* [EXTRAIT DU TEXTE]
+ + + + + + +
Raphaëlle Clarissou, agricultrice à Montmorin (63) :  » c’est mon histoire, et surtout un témoignage parmi d’autres sur le mal-être chez les Paysans »

Par Sébastien Massoulié.

 

A contrecœur, Raphaëlle Clarissou, exploitante agricole en élevage de volailles fermières, a décidé de stopper son activité, neuf ans après avoir investi les bâtiments familiaux dont elle a hérité. Pour témoigner de son parcours fait d’embûches et de déceptions, cette mère de famille, âgée de 43 ans, a accepté de nous ouvrir les portes de son domaine niché en bordure du Parc naturel régional Livradois-Forez.

 

Raphaëlle au marché de Billom (©Radio Coquelicot)

Situé non loin de Billom et de Montmorin, « Les volailles du Domaine de Champ-Redon » abrite modestement un petit corps de ferme datant du XIXème siècle. C’est ici que Raphaëlle a décidé d’installer son exploitation agricole aujourd’hui vouée à disparaître. A notre arrivée, nous sommes surpris par l’ancienneté des bâtiments ; la pierre y est brunâtre. Une fois que nous nous sommes garés, une femme, la quarantaine, vient à notre rencontre. Lunettes de soleil sur les yeux, elle ne tarde pas à nous faire découvrir son monde. Sans trop de peine, nous devinons rapidement le sentiment d’affection qu’éprouve Raphaëlle à l’égard de cette bâtisse.

 

« Je suis installée en mon nom propre donc cela signifie que je vais perdre mon activité, mon patrimoine familial »
+ + + + + + +
* [DONNÉES FOURNIES]

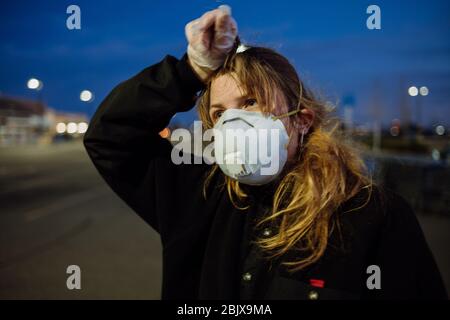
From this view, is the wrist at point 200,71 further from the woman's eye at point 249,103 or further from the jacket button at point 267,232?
the jacket button at point 267,232

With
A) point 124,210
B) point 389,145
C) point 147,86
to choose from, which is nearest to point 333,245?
point 147,86

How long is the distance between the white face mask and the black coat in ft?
0.41

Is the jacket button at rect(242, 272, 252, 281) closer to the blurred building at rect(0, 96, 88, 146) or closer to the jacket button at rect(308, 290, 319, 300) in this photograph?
the jacket button at rect(308, 290, 319, 300)

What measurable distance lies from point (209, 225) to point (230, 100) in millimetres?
471

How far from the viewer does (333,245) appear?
65.4 inches

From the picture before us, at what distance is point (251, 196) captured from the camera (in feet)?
6.12

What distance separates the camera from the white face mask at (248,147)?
1.74 m

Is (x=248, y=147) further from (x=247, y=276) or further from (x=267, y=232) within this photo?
(x=247, y=276)

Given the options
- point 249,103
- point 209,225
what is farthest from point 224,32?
point 209,225

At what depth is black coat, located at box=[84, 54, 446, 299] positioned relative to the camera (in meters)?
1.63

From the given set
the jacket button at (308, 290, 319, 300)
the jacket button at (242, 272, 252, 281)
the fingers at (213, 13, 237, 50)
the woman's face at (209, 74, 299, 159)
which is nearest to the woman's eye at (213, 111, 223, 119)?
the woman's face at (209, 74, 299, 159)
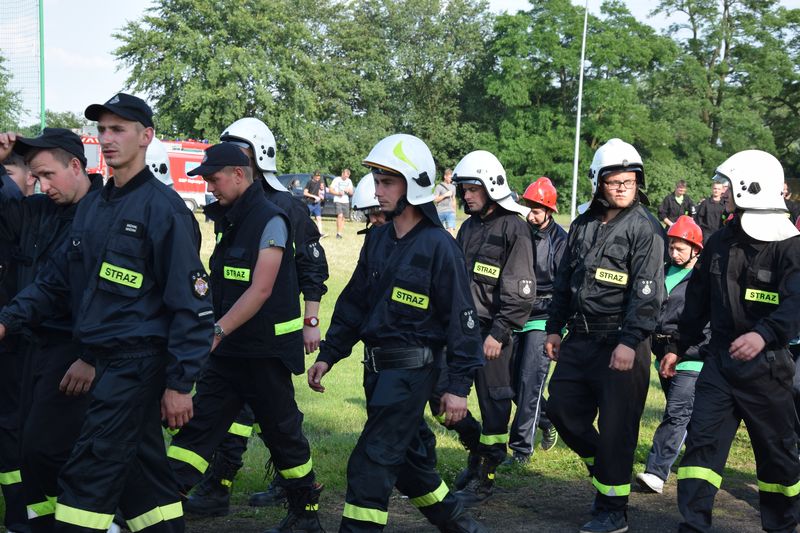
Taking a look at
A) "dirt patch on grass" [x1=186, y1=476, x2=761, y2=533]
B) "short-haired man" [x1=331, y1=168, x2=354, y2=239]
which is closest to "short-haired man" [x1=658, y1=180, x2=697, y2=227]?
"short-haired man" [x1=331, y1=168, x2=354, y2=239]

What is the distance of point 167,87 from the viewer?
161ft

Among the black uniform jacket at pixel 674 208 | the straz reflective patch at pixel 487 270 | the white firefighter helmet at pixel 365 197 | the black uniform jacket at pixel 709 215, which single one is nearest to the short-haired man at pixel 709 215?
the black uniform jacket at pixel 709 215

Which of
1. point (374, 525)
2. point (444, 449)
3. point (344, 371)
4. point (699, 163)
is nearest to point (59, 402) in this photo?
point (374, 525)

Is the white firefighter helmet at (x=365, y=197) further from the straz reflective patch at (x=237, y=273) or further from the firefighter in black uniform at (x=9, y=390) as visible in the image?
the firefighter in black uniform at (x=9, y=390)

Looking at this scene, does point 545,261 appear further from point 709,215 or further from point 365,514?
point 709,215

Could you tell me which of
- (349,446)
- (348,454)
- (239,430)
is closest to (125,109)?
(239,430)

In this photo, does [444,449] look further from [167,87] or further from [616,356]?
Result: [167,87]

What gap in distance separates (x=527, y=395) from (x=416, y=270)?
328cm

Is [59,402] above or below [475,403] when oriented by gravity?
above

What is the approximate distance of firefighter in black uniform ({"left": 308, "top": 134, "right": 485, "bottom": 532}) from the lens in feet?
15.3

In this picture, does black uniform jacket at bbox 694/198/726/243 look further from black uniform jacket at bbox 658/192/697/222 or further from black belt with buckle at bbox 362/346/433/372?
black belt with buckle at bbox 362/346/433/372

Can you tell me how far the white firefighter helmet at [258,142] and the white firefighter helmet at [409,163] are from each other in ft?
5.71

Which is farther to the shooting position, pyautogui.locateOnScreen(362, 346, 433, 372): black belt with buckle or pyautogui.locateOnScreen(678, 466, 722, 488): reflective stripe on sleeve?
pyautogui.locateOnScreen(678, 466, 722, 488): reflective stripe on sleeve

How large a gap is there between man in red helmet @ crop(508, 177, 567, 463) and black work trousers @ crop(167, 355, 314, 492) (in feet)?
9.24
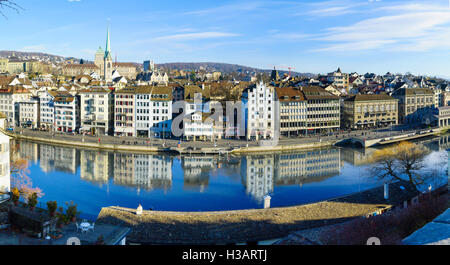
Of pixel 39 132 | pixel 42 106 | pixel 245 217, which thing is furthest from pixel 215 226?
pixel 42 106

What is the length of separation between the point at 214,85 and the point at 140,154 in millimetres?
22604

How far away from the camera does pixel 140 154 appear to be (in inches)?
1231

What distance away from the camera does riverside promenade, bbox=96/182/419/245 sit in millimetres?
12797

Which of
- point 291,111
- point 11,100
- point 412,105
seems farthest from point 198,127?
point 412,105

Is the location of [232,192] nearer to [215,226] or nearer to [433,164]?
[215,226]

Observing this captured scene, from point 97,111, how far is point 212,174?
19.2m

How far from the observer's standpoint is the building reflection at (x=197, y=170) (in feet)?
73.8

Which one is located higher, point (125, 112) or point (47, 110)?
point (47, 110)

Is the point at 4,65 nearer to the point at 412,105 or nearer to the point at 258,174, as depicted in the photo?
the point at 412,105

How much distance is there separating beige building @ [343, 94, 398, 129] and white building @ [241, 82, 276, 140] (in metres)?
11.7

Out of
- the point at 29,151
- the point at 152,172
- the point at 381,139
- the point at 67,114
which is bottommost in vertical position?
the point at 152,172

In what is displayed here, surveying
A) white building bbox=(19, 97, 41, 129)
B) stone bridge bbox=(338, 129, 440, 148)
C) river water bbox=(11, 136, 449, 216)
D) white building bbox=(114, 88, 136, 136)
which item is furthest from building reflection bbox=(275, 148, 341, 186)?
white building bbox=(19, 97, 41, 129)

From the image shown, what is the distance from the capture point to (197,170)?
26.5 meters

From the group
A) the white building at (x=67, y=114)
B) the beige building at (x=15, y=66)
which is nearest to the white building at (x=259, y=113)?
the white building at (x=67, y=114)
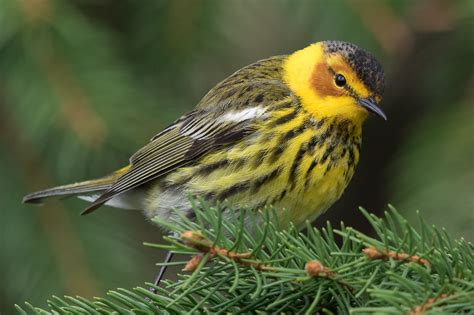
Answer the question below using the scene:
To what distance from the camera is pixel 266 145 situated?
3340 millimetres

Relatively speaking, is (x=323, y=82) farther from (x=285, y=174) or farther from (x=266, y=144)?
(x=285, y=174)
+ + + + + + +
* [EXERCICE PROPOSÉ 1]
D'après l'article, combien d'années après avoir investi les bâtiments familiaux Raphaëlle Clarissou a-t-elle décidé de stopper son activité ?
* [EXERCICE PROPOSÉ 2]
Recopiez fidèlement le passage de l'article qui va de « Situé non loin » jusqu'à « de cette bâtisse. » inclus.
Ces données forment un matériau indépendant de l'article.

* [CORRIGÉ 1]
Neuf ans après.

* [CORRIGÉ 2]
Situé non loin de Billom et de Montmorin, « Les volailles du Domaine de Champ-Redon » abrite modestement un petit corps de ferme datant du XIXème siècle. C’est ici que Raphaëlle a décidé d’installer son exploitation agricole aujourd’hui vouée à disparaître. A notre arrivée, nous sommes surpris par l’ancienneté des bâtiments ; la pierre y est brunâtre. Une fois que nous nous sommes garés, une femme, la quarantaine, vient à notre rencontre. Lunettes de soleil sur les yeux, elle ne tarde pas à nous faire découvrir son monde. Sans trop de peine, nous devinons rapidement le sentiment d’affection qu’éprouve Raphaëlle à l’égard de cette bâtisse.